Tesla is recalling about 2.2 million vehicles because the font on the warning lights panel was too small to comply with safety standards, U.S. regulators said on Friday.
“Warning lights with a smaller font size can make critical safety information on the instrument panel difficult to read, increasing the risk of a crash,” the National Highway Traffic Safety Administration said in a notice.
The recall is one of several that Tesla has made in recent years, a setback for the company, the dominant maker of electric vehicles in the United States. In another hurdle for Tesla, the safety administration said in a separate notice that a U.S. government investigation into steering issues that may have affected 334,000 Tesla vehicles was escalated to an engineering analysis.
The probe, which was opened in July, reviewed more than 2,000 complaints about loss of steering control in the 2023 Model Y and Model 3 vehicles. Tesla drivers who made complaints said they had been unable to turn the steering wheel, or that turning it required increased effort. A majority of people who complained about this issue reported seeing a warning message, “Steering assist reduced,” either before, during or after they had experienced a loss of steering control.
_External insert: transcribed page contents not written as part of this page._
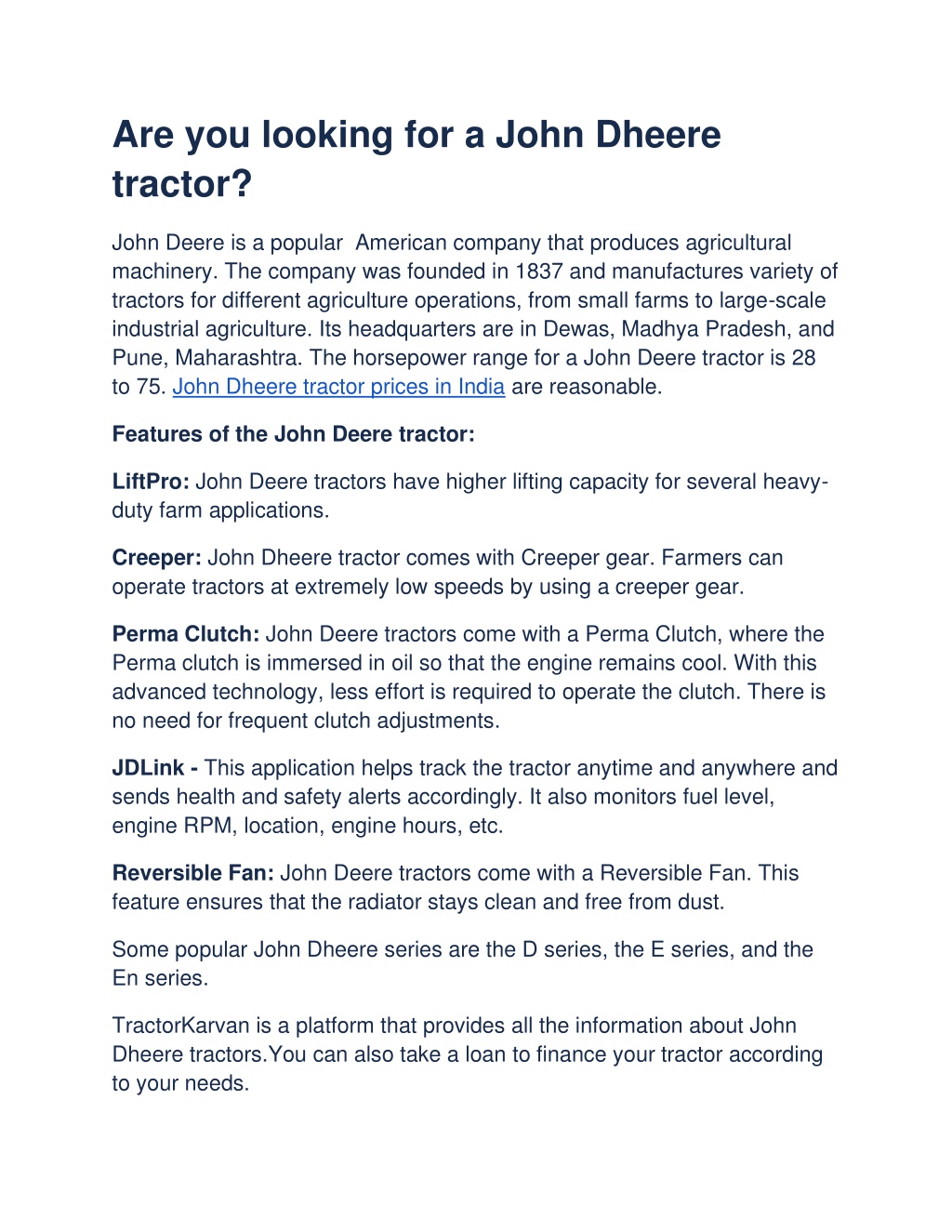 Are you looking for a John Dheere tractor?

John Deere is a popular  American company that produces agricultural machinery. The company was founded in 1837 and manufactures variety of tractors for different agriculture operations, from small farms to large-scale industrial agriculture. Its headquarters are in Dewas, Madhya Pradesh, and Pune, Maharashtra. The horsepower range for a John Deere tractor is 28 to 75. John Dheere tractor prices in India are reasonable.

Features of the John Deere tractor:

LiftPro: John Deere tractors have higher lifting capacity for several heavy-duty farm applications.

Creeper: John Dheere tractor comes with Creeper gear. Farmers can operate tractors at extremely low speeds by using a creeper gear.

Perma Clutch: John Deere tractors come with a Perma Clutch, where the Perma clutch is immersed in oil so that the engine remains cool. With this advanced technology, less effort is required to operate the clutch. There is no need for frequent clutch adjustments.

JDLink - This application helps track the tractor anytime and anywhere and sends health and safety alerts accordingly. It also monitors fuel level, engine RPM, location, engine hours, etc.

Reversible Fan: John Deere tractors come with a Reversible Fan. This feature ensures that the radiator stays clean and free from dust.

Some popular John Dheere series are the D series, the E series, and the En series.

TractorKarvan is a platform that provides all the information about John Dheere tractors.You can also take a loan to finance your tractor according to your needs.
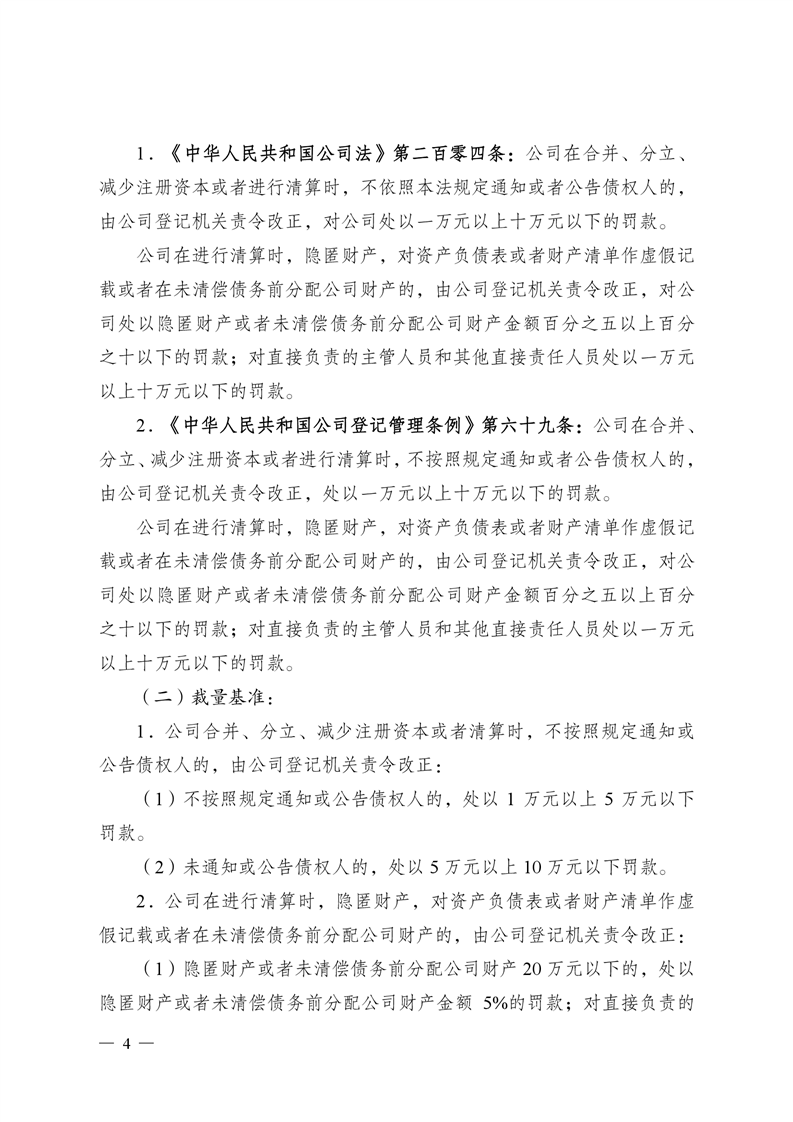 1．《中华人民共和国公司法》第二百零四条：公司在合并、分立、减少注册资本或者进行清算时，不依照本法规定通知或者公告债权人的，由公司登记机关责令改正，对公司处以一万元以上十万元以下的罚款。

公司在进行清算时，隐匿财产，对资产负债表或者财产清单作虚假记载或者在未清偿债务前分配公司财产的，由公司登记机关责令改正，对公司处以隐匿财产或者未清偿债务前分配公司财产金额百分之五以上百分之十以下的罚款；对直接负责的主管人员和其他直接责任人员处以一万元以上十万元以下的罚款。

2．《中华人民共和国公司登记管理条例》第六十九条：公司在合并、分立、减少注册资本或者进行清算时，不按照规定通知或者公告债权人的，由公司登记机关责令改正，处以一万元以上十万元以下的罚款。

公司在进行清算时，隐匿财产，对资产负债表或者财产清单作虚假记载或者在未清偿债务前分配公司财产的，由公司登记机关责令改正，对公司处以隐匿财产或者未清偿债务前分配公司财产金额百分之五以上百分之十以下的罚款；对直接负责的主管人员和其他直接责任人员处以一万元以上十万元以下的罚款。

（二）裁量基准：

1．公司合并、分立、减少注册资本或者清算时，不按照规定通知或公告债权人的，由公司登记机关责令改正：

（1）不按照规定通知或公告债权人的，处以 1 万元以上 5 万元以下罚款。

（2）未通知或公告债权人的，处以 5 万元以上 10 万元以下罚款。

2．公司在进行清算时，隐匿财产，对资产负债表或者财产清单作虚假记载或者在未清偿债务前分配公司财产的，由公司登记机关责令改正：

（1）隐匿财产或者未清偿债务前分配公司财产 20 万元以下的，处以隐匿财产或者未清偿债务前分配公司财产金额 5%的罚款；对直接负责的

— 4 —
“A portion of drivers described their steering begin to feel ‘notchy’ or ‘clicky’ either prior to or just after the incident,” the agency said. The regulator added that its office of defects investigation was aware of more than 50 vehicles that were towed from places including driveways, parking lots, roadsides and intersections, apparently because of steering-related issues.
Tesla is releasing a software update that will fix the issue free of charge, the safety administration said. The models affected include the 2012 to 2023 Model S, the 2016 to 2024 Model X, the 2017 to 2023 Model 3, 2019 to 2024 Model Y and 2024 Cybertruck vehicles.
In December, the company recalled more than two million vehicles, including its most popular, the Model Y sport-utility vehicle, after federal officials said that it had not done enough to ensure that drivers remained attentive when using a system that can steer, accelerate and brake cars automatically. That recall covered nearly all cars the company had manufactured in the United States since 2012.
In January, the Chinese government announced that Tesla would recall nearly all the 1.6 million cars it had sold in the country to adjust their assisted-driving systems. It was a stumbling block for the company, which has emerged as the only Western automaker that can compete with Chinese manufacturers in the global electric car sector. China is one of the world’s largest and fastest-growing markets for electric cars.
Tesla did not immediately respond to a request for comment.
Reuters reported in December that tens of thousands of Tesla customers had complained to the company about failures of suspension or steering parts. Tesla blamed drivers, even though it had been tracking the issues for years and knew more about them than it disclosed to regulators, Reuters found.